Katherine is at first introduced as pleading before the king in behalf of the commonalty, who had been driven by the extortions of Wolsey into some illegal excesses. In this scene, which is true to history, we have her upright reasoning mind, her steadiness of purpose, her piety and benevolence, placed in a strong light. The unshrinking dignity with which she opposes without descending to brave the Cardinal, the stern rebuke addressed to the Duke of Buckingham's surveyor, are finely characteristic; and by thus exhibiting Katherine as invested with all her conjugal rights and influence, and royal state, the subsequent situations are rendered more impressive. She is placed in the first instance on such a height in our esteem and reverence, that in the midst of her abandonment and degradation, and the profound pity she afterwards inspires, the first effect remains unimpaired, and she never falls beneath it.

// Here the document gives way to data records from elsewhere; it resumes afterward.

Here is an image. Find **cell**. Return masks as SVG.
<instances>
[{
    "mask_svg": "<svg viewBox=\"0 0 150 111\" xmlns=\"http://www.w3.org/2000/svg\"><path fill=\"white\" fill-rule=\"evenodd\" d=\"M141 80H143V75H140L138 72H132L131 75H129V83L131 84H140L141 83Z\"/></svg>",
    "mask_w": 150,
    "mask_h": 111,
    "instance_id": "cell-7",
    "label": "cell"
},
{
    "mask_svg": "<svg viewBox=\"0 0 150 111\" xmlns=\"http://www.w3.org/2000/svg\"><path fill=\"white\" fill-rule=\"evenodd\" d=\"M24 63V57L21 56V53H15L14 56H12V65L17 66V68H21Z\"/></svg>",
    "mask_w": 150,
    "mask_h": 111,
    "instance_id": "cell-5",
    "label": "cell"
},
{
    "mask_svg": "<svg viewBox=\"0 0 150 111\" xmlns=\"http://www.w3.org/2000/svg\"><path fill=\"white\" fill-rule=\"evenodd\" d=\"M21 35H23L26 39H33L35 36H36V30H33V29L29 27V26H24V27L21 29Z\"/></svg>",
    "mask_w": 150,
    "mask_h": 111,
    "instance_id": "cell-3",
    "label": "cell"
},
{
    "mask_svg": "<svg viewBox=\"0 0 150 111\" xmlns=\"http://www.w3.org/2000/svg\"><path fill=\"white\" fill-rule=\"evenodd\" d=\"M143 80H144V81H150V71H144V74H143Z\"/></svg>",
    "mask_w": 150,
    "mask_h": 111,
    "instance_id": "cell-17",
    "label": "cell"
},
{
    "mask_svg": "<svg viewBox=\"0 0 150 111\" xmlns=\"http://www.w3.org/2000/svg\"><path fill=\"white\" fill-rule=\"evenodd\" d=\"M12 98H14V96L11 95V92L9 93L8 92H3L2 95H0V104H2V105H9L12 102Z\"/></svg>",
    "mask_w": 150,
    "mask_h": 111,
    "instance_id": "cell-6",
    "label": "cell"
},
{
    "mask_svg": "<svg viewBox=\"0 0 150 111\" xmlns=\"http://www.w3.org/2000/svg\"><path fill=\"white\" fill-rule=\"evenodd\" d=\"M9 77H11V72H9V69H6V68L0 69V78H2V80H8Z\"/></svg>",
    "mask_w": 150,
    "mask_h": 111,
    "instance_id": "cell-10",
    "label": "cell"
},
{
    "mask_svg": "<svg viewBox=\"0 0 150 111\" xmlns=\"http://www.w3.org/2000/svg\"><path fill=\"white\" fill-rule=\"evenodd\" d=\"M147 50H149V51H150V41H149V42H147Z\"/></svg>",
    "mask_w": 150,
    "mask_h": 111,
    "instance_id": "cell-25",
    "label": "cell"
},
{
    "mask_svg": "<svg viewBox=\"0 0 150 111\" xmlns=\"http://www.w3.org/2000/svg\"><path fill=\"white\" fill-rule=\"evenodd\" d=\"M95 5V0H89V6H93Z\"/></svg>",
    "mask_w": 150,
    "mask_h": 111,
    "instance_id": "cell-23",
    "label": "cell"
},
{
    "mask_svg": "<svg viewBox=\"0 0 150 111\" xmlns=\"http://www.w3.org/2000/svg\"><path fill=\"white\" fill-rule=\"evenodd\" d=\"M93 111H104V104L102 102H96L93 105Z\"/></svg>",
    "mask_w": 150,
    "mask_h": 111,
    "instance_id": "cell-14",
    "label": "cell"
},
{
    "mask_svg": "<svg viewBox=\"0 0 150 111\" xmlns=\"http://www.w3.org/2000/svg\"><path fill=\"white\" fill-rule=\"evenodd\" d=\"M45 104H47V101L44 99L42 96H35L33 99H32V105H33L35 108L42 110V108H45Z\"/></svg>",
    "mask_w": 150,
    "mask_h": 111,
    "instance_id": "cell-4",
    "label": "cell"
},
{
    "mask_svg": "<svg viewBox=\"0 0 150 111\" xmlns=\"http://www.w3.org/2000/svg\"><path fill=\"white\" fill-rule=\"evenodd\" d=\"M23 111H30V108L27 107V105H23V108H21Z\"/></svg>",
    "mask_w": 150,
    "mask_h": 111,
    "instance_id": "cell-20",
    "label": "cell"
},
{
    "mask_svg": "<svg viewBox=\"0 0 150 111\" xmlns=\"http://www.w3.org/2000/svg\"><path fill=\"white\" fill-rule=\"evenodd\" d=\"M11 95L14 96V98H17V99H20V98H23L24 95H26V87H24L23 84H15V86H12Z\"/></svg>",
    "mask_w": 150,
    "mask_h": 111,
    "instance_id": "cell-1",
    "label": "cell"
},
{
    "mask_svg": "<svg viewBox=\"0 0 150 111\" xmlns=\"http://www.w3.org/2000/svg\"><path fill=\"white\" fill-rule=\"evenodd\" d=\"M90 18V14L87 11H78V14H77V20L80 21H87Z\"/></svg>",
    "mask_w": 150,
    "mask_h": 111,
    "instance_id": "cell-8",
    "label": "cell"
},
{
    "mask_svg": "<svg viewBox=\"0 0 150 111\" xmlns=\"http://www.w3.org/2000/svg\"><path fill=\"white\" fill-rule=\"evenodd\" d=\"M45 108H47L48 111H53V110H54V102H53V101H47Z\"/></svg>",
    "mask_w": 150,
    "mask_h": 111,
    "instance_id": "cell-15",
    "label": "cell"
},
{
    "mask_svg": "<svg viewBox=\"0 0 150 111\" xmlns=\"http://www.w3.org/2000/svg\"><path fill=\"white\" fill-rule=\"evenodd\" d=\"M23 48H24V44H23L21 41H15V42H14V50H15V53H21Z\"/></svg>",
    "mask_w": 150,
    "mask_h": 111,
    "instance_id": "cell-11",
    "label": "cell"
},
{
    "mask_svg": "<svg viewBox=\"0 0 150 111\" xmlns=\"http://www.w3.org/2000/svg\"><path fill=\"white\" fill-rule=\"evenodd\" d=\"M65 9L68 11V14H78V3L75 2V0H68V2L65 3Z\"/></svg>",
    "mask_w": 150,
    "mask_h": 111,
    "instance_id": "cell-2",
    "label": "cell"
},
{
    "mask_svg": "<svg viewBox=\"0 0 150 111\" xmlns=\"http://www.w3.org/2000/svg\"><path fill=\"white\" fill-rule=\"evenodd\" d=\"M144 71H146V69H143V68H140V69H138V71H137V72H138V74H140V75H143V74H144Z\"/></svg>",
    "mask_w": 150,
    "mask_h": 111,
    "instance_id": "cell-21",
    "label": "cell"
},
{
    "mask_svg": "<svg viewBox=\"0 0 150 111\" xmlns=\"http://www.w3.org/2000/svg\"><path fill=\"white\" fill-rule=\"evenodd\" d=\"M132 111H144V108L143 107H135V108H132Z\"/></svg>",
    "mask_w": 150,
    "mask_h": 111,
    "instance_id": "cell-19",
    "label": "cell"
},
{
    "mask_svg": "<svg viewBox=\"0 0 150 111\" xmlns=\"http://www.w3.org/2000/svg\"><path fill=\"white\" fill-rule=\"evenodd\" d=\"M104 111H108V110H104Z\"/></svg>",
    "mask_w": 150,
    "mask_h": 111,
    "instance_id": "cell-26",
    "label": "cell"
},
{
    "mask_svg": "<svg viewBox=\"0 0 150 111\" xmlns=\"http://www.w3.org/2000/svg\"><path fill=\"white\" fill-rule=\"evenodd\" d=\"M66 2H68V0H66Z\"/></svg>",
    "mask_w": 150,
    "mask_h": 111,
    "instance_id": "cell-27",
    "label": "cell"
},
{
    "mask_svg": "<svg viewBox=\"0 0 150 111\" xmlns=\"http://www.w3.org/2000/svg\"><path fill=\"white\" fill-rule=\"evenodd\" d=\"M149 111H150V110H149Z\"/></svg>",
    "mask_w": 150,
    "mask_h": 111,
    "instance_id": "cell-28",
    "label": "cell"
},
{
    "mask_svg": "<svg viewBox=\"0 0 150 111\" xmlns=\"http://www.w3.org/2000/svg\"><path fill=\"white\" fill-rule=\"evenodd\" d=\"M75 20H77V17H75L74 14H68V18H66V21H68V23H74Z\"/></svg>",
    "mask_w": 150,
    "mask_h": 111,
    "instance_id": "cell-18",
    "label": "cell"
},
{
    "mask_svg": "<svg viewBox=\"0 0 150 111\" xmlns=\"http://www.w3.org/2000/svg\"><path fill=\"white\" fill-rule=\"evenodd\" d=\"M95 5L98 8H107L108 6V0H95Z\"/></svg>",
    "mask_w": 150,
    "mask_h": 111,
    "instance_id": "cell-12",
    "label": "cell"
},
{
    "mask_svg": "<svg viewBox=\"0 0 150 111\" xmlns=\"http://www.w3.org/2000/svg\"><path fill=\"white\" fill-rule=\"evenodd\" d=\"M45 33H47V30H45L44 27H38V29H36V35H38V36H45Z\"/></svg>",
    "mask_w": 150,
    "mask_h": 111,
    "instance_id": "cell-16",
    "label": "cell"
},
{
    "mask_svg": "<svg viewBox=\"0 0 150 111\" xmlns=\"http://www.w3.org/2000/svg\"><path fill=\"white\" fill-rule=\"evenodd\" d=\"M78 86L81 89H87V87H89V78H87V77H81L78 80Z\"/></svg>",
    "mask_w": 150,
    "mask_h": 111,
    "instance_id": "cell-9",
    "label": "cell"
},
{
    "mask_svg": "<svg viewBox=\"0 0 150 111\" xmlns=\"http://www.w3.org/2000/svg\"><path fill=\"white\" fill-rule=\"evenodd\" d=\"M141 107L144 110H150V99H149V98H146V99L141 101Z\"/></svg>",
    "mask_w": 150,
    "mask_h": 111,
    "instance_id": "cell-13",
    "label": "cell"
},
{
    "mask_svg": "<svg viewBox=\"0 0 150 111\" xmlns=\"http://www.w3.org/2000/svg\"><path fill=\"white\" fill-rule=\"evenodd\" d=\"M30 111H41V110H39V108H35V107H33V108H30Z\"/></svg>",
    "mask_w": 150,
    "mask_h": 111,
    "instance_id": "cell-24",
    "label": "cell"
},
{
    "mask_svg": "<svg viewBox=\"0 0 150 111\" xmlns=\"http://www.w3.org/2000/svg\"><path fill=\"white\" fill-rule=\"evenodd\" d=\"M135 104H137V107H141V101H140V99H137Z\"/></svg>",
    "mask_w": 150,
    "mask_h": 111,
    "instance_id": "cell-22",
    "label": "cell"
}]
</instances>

In the beginning of the second act we are prepared for the proceedings of the divorce, and our respect for Katherine heightened by the general sympathy for "the good queen," as she is expressively entitled, and by the following beautiful eulogium on her character uttered by the Duke of Norfolk:—
He (Wolsey) counsels a divorce—a loss of her
That like a jewel hath hung twenty years
About his neck, yet never lost her lustre.
Of her that loves him with that excellence
That angels love good men with; even of her,
That, when the greatest stroke of fortune falls,
Will bless the King!
The scene in which Anna Bullen is introduced as expressing her grief and sympathy for her royal mistress, is exquisitely graceful.